Bright and early Monday morning, with the bulk of the conference remaining, Mazza ordered a car from Alpine 4x 4 Charter Ltd. ($367 for the trip) to pick him up at the Fairmont, take him via the coastal highway to Vancouver and the airport to fly home. To get to Whistler, he had taken a $50 Pacific Coach ride. According to the course brochure, Mazza’s early departure meant he missed workshops on burn trauma and treating fevers in children.
Mazza returned to Toronto on Tuesday, Jan. 26. Two weeks later, on Feb. 6, he got back on a plane and flew to Bozeman, Mont., via Denver, for the Wilderness Medicine Conference, which provided training for delivering medical care in remote areas. His expense records included hotel accommodation, the conference fee, airfare, meals and his lift tickets ($180 for three days). He also submitted an additional expense ($60) for a course in “avalanche recognition and route finding.” The course brochure shows that all morning sessions ended before 11 a.m., providing attendees time to ski. Evening sessions were also provided.
The expense records for the trip show a cost of about $4,000, reimbursed by ORNGE.

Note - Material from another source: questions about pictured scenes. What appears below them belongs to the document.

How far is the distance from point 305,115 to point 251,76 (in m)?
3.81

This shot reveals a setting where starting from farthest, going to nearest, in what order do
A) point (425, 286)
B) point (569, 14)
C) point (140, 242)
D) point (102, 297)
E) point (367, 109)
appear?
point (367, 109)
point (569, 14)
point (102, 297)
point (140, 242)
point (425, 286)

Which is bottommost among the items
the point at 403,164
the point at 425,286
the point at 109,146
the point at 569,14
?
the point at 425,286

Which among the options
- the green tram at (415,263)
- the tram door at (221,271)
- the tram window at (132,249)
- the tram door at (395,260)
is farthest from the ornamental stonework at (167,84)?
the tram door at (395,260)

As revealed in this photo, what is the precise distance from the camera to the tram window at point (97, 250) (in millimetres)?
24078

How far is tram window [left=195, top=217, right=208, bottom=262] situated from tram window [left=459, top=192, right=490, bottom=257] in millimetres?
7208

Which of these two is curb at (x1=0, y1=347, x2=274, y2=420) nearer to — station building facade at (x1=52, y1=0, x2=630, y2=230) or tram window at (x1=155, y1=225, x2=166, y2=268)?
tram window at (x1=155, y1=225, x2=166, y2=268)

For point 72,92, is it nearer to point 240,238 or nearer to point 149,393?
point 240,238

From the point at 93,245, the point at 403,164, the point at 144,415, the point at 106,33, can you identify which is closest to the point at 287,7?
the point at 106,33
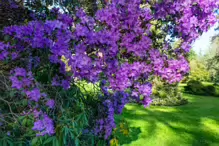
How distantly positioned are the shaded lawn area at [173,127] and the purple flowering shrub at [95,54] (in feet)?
13.3

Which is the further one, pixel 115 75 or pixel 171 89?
pixel 171 89

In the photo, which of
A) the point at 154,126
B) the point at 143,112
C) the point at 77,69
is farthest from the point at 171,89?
the point at 77,69

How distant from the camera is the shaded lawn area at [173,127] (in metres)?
7.07

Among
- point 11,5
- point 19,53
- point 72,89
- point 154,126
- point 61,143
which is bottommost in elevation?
point 154,126

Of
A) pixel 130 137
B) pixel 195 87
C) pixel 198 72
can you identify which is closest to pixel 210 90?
pixel 195 87

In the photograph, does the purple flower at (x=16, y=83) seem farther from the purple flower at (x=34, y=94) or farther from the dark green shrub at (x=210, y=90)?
the dark green shrub at (x=210, y=90)

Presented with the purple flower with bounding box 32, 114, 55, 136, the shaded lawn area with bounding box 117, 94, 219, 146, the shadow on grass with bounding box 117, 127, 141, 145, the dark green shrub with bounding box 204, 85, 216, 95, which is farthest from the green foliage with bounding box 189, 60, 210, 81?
the purple flower with bounding box 32, 114, 55, 136

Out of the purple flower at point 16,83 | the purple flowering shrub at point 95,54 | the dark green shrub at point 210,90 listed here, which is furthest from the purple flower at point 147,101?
the dark green shrub at point 210,90

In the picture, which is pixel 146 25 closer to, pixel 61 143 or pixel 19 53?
pixel 19 53

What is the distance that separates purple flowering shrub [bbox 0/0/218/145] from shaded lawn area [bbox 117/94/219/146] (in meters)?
4.06

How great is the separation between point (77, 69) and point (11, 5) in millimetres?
1493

The Star has been unable, at this time, to reach conference organizers from the 2010 events to determine details of Mazza’s attendance.
Together, the two conferences tallied about $10,000. His contract entitled him to be paid an additional $700 per day, but with the records released it is not possible to see if he was paid that amount. If he was, assuming the 10 days he was away in total meant he billed to his maximum cap, that would add $5,400, bringing the total to $15,400.

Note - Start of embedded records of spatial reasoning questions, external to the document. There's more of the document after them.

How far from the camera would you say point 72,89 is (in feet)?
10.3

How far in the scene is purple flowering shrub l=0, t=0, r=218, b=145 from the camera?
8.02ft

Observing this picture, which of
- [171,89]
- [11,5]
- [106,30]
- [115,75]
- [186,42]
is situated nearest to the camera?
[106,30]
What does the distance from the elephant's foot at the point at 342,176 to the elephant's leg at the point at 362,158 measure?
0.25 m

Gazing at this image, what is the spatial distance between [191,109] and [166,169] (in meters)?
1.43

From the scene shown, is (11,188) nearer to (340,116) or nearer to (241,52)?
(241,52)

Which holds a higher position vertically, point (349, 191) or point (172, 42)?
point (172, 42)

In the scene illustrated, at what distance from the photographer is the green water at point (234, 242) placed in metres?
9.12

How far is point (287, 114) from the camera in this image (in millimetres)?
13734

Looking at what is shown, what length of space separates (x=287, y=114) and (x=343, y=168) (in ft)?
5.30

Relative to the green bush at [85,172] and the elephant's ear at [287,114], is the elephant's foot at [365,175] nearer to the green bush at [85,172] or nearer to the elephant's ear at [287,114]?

On the last day in Big Sky, Feb. 10, 2010, Mazza boarded a plane and flew over the Rocky Mountains, landing in Calgary. Expense records reveal that he later reimbursed ORNGE $200 for this trip as a personal expense. In Calgary, Mazza rented a vehicle for seven days at a cost of $747 (this was filed as an expense). The records do not state where he went. He returned to Toronto on an Air Canada flight on Feb. 17. ORNGE officials told the Star they do not know what their former boss did for those seven days.
ORNGE officials stated Sunday that all of Mazza’s records, including records for these conferences, were turned over to the forensic team of auditors whose work was then passed on to the OPP. ORNGE also stated that the maximum annual amount of $1,300 for continuing medical education must be used for “continuing medical education for the field of air ambulance services.”